## Work order
Restate the records in their entirety, word for word.
_____
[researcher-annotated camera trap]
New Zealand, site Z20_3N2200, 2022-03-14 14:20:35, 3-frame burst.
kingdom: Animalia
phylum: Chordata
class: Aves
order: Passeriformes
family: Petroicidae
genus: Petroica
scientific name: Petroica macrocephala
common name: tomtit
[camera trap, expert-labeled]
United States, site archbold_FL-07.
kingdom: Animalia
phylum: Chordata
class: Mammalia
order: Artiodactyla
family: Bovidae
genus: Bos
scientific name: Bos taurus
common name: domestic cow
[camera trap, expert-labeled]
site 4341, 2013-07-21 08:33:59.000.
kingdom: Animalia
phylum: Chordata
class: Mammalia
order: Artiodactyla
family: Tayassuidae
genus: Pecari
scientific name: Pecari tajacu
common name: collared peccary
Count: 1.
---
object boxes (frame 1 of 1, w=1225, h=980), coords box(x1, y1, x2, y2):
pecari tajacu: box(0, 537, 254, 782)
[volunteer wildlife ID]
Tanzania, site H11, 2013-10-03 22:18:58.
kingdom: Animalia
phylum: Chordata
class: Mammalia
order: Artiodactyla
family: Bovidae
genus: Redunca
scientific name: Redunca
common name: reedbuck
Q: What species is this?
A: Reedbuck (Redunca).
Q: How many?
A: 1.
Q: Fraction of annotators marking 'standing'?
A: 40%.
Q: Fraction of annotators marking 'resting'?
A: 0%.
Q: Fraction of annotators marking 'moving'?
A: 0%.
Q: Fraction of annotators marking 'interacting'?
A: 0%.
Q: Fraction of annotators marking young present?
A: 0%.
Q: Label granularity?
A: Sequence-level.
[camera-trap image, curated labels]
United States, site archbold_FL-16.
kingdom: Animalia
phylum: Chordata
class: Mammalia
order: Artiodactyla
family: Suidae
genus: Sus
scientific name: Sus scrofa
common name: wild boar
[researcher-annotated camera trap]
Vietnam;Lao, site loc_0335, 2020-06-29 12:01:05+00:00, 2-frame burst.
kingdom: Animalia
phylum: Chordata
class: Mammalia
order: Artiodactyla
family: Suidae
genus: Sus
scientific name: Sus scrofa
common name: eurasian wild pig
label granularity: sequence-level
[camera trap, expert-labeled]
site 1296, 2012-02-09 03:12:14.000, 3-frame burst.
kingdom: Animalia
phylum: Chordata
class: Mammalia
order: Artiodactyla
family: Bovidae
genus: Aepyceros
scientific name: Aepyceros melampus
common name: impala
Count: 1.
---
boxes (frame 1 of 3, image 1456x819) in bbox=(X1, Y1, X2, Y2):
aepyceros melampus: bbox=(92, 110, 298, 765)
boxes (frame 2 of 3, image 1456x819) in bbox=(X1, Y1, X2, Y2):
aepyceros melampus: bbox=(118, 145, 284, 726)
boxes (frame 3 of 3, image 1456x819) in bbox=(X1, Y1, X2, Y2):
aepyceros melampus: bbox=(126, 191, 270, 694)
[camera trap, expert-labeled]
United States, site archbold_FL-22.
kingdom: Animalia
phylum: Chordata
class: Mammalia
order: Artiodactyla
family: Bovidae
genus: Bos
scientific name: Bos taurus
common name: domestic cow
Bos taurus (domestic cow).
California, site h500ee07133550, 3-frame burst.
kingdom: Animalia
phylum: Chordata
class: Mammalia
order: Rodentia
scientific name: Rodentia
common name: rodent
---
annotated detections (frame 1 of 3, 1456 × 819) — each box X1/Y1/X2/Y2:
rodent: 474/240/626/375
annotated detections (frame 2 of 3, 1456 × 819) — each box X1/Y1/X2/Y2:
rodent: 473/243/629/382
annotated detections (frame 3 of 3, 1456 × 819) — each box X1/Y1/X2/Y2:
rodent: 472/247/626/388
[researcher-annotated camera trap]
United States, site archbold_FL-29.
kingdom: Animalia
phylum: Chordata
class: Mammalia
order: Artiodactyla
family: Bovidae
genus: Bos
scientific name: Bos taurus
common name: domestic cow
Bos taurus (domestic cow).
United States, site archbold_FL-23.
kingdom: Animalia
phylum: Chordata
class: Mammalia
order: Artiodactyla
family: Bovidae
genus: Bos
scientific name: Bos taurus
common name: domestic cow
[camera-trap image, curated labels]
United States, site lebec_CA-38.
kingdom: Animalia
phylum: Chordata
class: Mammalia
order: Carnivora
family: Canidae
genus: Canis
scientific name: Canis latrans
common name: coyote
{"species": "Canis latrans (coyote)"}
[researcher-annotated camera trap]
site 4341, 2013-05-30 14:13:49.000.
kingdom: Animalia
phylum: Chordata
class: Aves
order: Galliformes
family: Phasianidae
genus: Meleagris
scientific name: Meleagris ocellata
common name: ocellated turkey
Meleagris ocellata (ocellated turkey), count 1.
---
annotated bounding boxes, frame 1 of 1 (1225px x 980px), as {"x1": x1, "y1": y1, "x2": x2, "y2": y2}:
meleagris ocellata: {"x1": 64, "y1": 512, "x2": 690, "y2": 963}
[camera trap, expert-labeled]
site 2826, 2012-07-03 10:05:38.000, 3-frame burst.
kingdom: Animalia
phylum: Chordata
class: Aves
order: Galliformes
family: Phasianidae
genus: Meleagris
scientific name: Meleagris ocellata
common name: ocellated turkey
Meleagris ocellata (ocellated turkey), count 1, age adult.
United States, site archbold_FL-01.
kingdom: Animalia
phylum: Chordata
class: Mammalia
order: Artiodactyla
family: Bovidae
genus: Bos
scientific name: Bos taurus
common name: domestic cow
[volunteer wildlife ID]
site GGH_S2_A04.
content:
_____
## Answer
[researcher-annotated camera trap]
New Zealand, site Z20_3N2200, 2022-03-14 14:20:35, 3-frame burst.
kingdom: Animalia
phylum: Chordata
class: Aves
order: Passeriformes
family: Petroicidae
genus: Petroica
scientific name: Petroica macrocephala
common name: tomtit
[camera trap, expert-labeled]
United States, site archbold_FL-07.
kingdom: Animalia
phylum: Chordata
class: Mammalia
order: Artiodactyla
family: Bovidae
genus: Bos
scientific name: Bos taurus
common name: domestic cow
[camera trap, expert-labeled]
site 4341, 2013-07-21 08:33:59.000.
kingdom: Animalia
phylum: Chordata
class: Mammalia
order: Artiodactyla
family: Tayassuidae
genus: Pecari
scientific name: Pecari tajacu
common name: collared peccary
Count: 1.
---
object boxes (frame 1 of 1, w=1225, h=980), coords box(x1, y1, x2, y2):
pecari tajacu: box(0, 537, 254, 782)
[volunteer wildlife ID]
Tanzania, site H11, 2013-10-03 22:18:58.
kingdom: Animalia
phylum: Chordata
class: Mammalia
order: Artiodactyla
family: Bovidae
genus: Redunca
scientific name: Redunca
common name: reedbuck
Q: What species is this?
A: Reedbuck (Redunca).
Q: How many?
A: 1.
Q: Fraction of annotators marking 'standing'?
A: 40%.
Q: Fraction of annotators marking 'resting'?
A: 0%.
Q: Fraction of annotators marking 'moving'?
A: 0%.
Q: Fraction of annotators marking 'interacting'?
A: 0%.
Q: Fraction of annotators marking young present?
A: 0%.
Q: Label granularity?
A: Sequence-level.
[camera-trap image, curated labels]
United States, site archbold_FL-16.
kingdom: Animalia
phylum: Chordata
class: Mammalia
order: Artiodactyla
family: Suidae
genus: Sus
scientific name: Sus scrofa
common name: wild boar
[researcher-annotated camera trap]
Vietnam;Lao, site loc_0335, 2020-06-29 12:01:05+00:00, 2-frame burst.
kingdom: Animalia
phylum: Chordata
class: Mammalia
order: Artiodactyla
family: Suidae
genus: Sus
scientific name: Sus scrofa
common name: eurasian wild pig
label granularity: sequence-level
[camera trap, expert-labeled]
site 1296, 2012-02-09 03:12:14.000, 3-frame burst.
kingdom: Animalia
phylum: Chordata
class: Mammalia
order: Artiodactyla
family: Bovidae
genus: Aepyceros
scientific name: Aepyceros melampus
common name: impala
Count: 1.
---
boxes (frame 1 of 3, image 1456x819) in bbox=(X1, Y1, X2, Y2):
aepyceros melampus: bbox=(92, 110, 298, 765)
boxes (frame 2 of 3, image 1456x819) in bbox=(X1, Y1, X2, Y2):
aepyceros melampus: bbox=(118, 145, 284, 726)
boxes (frame 3 of 3, image 1456x819) in bbox=(X1, Y1, X2, Y2):
aepyceros melampus: bbox=(126, 191, 270, 694)
[camera trap, expert-labeled]
United States, site archbold_FL-22.
kingdom: Animalia
phylum: Chordata
class: Mammalia
order: Artiodactyla
family: Bovidae
genus: Bos
scientific name: Bos taurus
common name: domestic cow
Bos taurus (domestic cow).
California, site h500ee07133550, 3-frame burst.
kingdom: Animalia
phylum: Chordata
class: Mammalia
order: Rodentia
scientific name: Rodentia
common name: rodent
---
annotated detections (frame 1 of 3, 1456 × 819) — each box X1/Y1/X2/Y2:
rodent: 474/240/626/375
annotated detections (frame 2 of 3, 1456 × 819) — each box X1/Y1/X2/Y2:
rodent: 473/243/629/382
annotated detections (frame 3 of 3, 1456 × 819) — each box X1/Y1/X2/Y2:
rodent: 472/247/626/388
[researcher-annotated camera trap]
United States, site archbold_FL-29.
kingdom: Animalia
phylum: Chordata
class: Mammalia
order: Artiodactyla
family: Bovidae
genus: Bos
scientific name: Bos taurus
common name: domestic cow
Bos taurus (domestic cow).
United States, site archbold_FL-23.
kingdom: Animalia
phylum: Chordata
class: Mammalia
order: Artiodactyla
family: Bovidae
genus: Bos
scientific name: Bos taurus
common name: domestic cow
[camera-trap image, curated labels]
United States, site lebec_CA-38.
kingdom: Animalia
phylum: Chordata
class: Mammalia
order: Carnivora
family: Canidae
genus: Canis
scientific name: Canis latrans
common name: coyote
{"species": "Canis latrans (coyote)"}
[researcher-annotated camera trap]
site 4341, 2013-05-30 14:13:49.000.
kingdom: Animalia
phylum: Chordata
class: Aves
order: Galliformes
family: Phasianidae
genus: Meleagris
scientific name: Meleagris ocellata
common name: ocellated turkey
Meleagris ocellata (ocellated turkey), count 1.
---
annotated bounding boxes, frame 1 of 1 (1225px x 980px), as {"x1": x1, "y1": y1, "x2": x2, "y2": y2}:
meleagris ocellata: {"x1": 64, "y1": 512, "x2": 690, "y2": 963}
[camera trap, expert-labeled]
site 2826, 2012-07-03 10:05:38.000, 3-frame burst.
kingdom: Animalia
phylum: Chordata
class: Aves
order: Galliformes
family: Phasianidae
genus: Meleagris
scientific name: Meleagris ocellata
common name: ocellated turkey
Meleagris ocellata (ocellated turkey), count 1, age adult.
United States, site archbold_FL-01.
kingdom: Animalia
phylum: Chordata
class: Mammalia
order: Artiodactyla
family: Bovidae
genus: Bos
scientific name: Bos taurus
common name: domestic cow
[volunteer wildlife ID]
site GGH_S2_A04.
content:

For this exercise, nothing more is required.